While the growth of online interviewing is a prominent trend in polling, there is variation within that trend in how researchers recruit respondents. This study evaluated three respondent sourcing approaches (using workers from a crowdsourcing website, opt-in survey panels, and address-recruited survey panels) and found that sourcing affects data quality. Specifically, crowdsourced and opt-in survey panel respondents were more likely than those recruited via random sampling of addresses to give bogus data. Bogus data came in several forms including duplicate interviews, answers that had no bearing on the question, answers that were uniformly positive regardless of what was asked and interviews filled out by people who are probably not Americans. Two common data quality checks (one for speeding and another for attention) failed to detect most respondents flagged as bogus.

The study results raise concerns about how secure some public opinion polls are from fraudulent interviews. Consistent with other research, the data from this study suggests that fraudulent respondents in the crowdsourced sample are often foreign residents posing as Americans. For opt-in survey panels, there is little if any evidence of that, and it appears that widely used opt-in panels manage to keep out internet users with foreign IP addresses. With the opt-in survey panels and the crowdsourced sample, however, the study found a small but measurable segment of respondents who seem to operate on the assumption that it is a market research survey and therefore give pleasing (not genuine) answers.

Researchers using crowdsourced marketplaces for social science experiments say it is best practice to restrict participation to workers with a task completion or approval rate of at least 95%. While that may be sound advice for conducting randomized experiments with crowdsourced subjects, it is a dubious constraint when the goal is to obtain a representative sample of Americans for purposes of estimating public opinion. This is tantamount to a pollster paying one company (albeit a very decentralized one) to interview some of their better-performing employees and then describing the results as information about American public opinion. Such a process can be expected to systematically exclude those experiencing hardships affecting their work or those with lower cognitive abilities, not to mention the 99% of the public that does not work on the platform.
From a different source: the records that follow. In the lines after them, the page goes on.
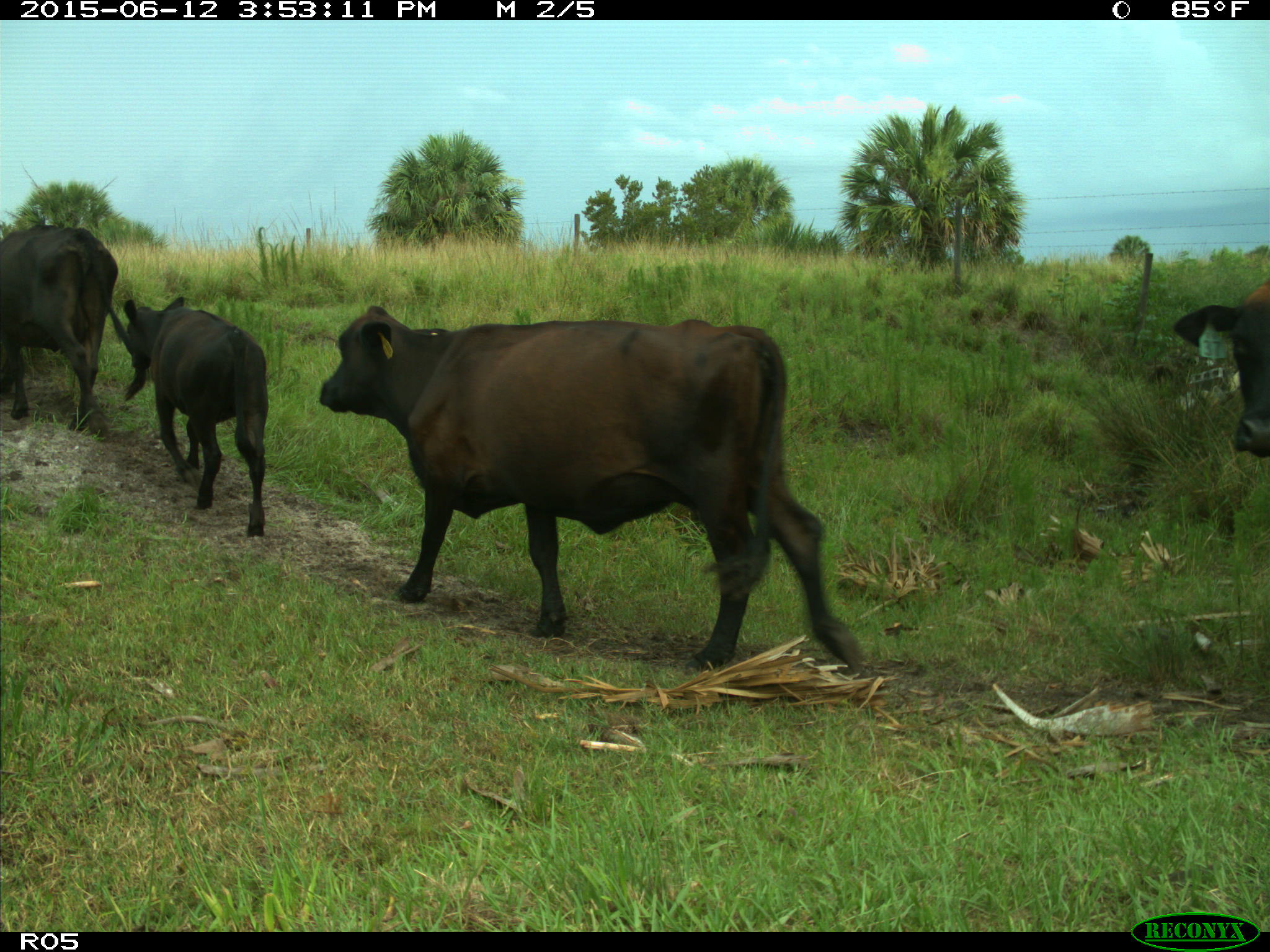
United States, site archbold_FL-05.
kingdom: Animalia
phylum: Chordata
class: Mammalia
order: Artiodactyla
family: Bovidae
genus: Bos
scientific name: Bos taurus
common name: domestic cow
Bos taurus (domestic cow).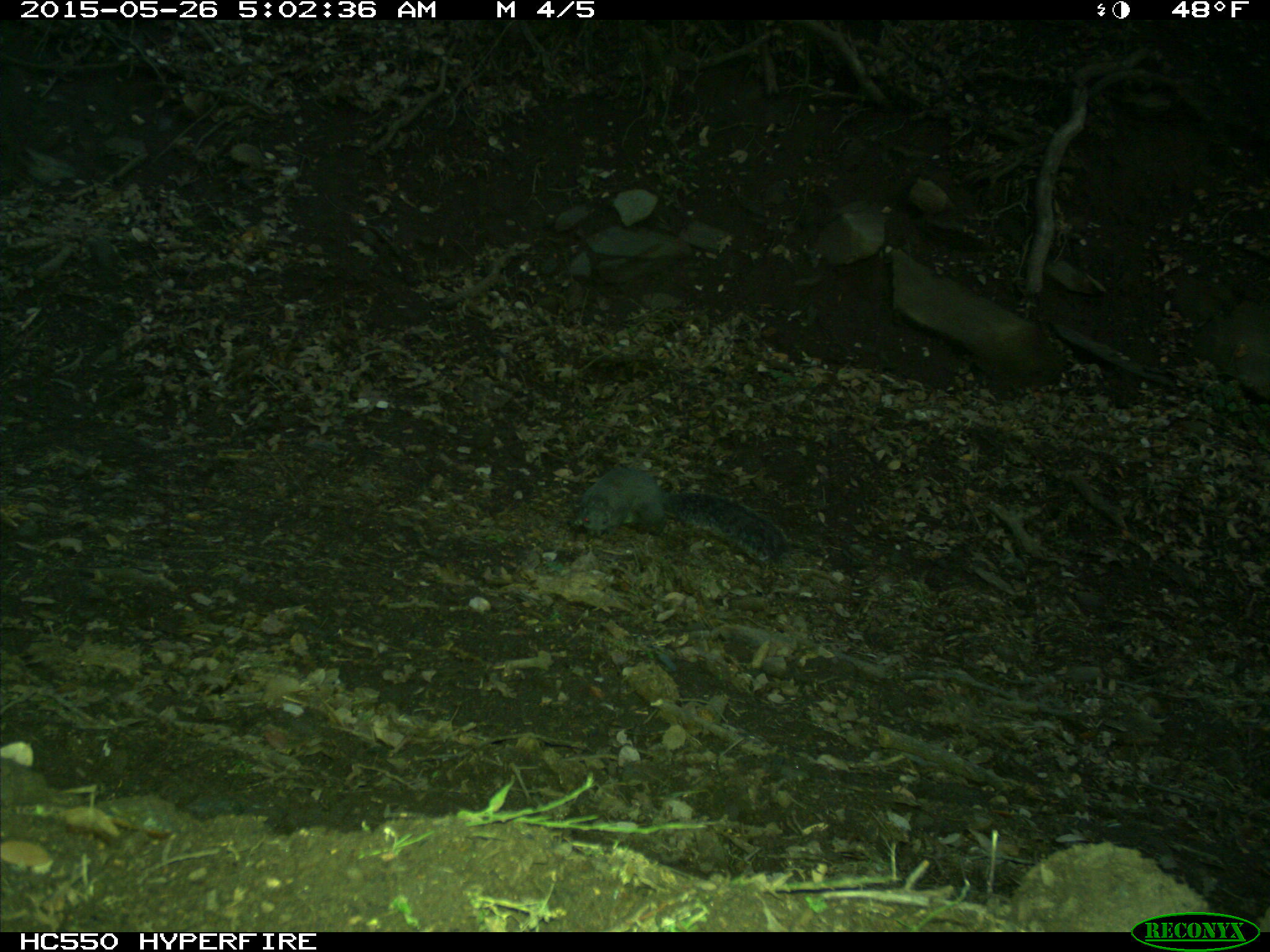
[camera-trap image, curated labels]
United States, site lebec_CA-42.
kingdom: Animalia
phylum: Chordata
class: Mammalia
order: Rodentia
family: Sciuridae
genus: Sciurus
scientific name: Sciurus carolinensis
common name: eastern gray squirrel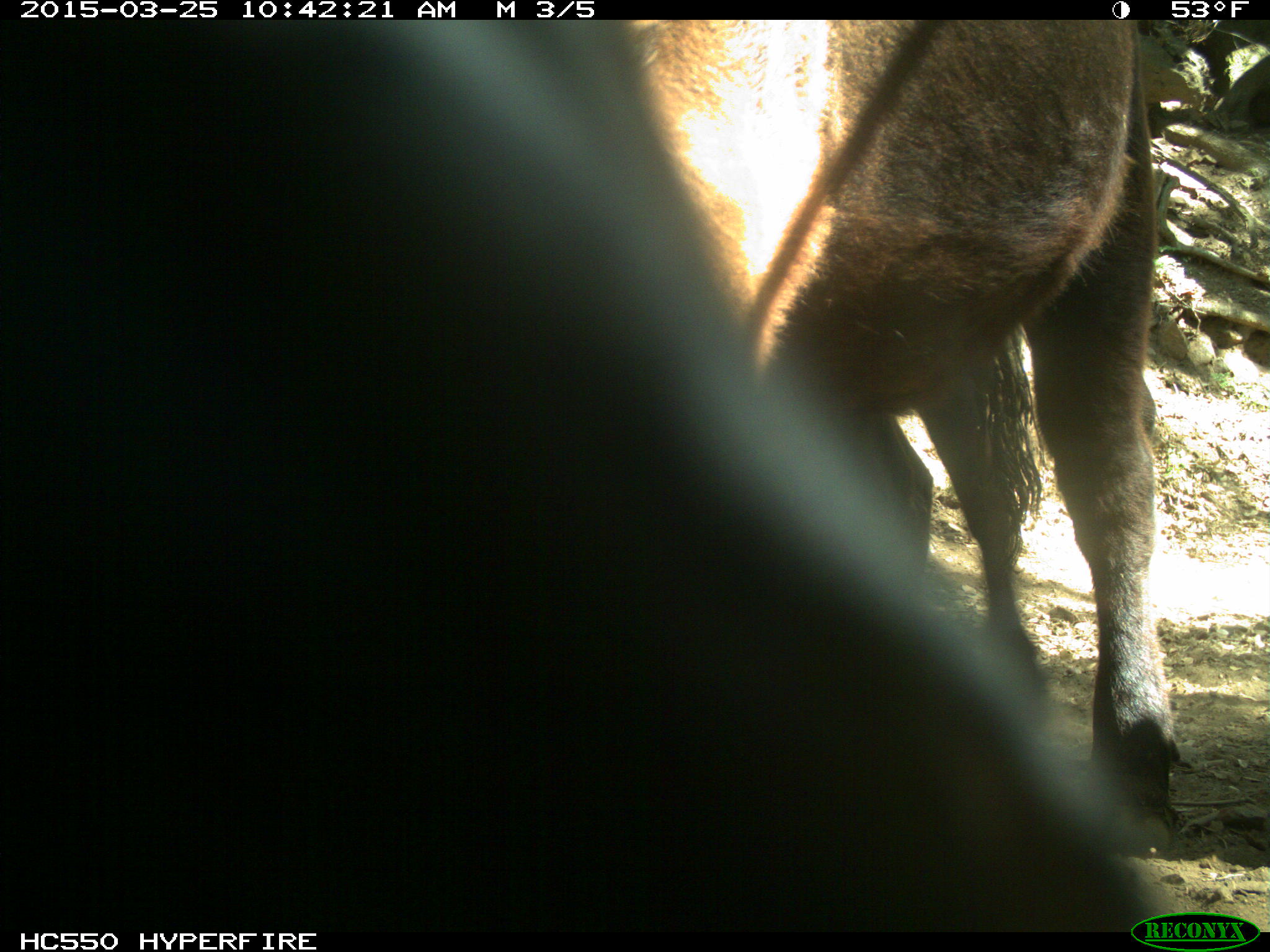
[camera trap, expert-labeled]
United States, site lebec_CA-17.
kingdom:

The data in this study were collected on the premise that the panels/marketplaces selling online interviews are responsible for ensuring data quality and that additional checking by the researcher is unnecessary. Given that many public polls are described simply as being “conducted online,” it seems likely that at least some researchers operate on this assumption. Other researchers using opt-in data presumably have their own checks in place to try to address the issues raised in this report. To help the public better differentiate trustworthy and untrustworthy polls, it would be helpful if poll methodology statements mentioned what checking, if any, was performed.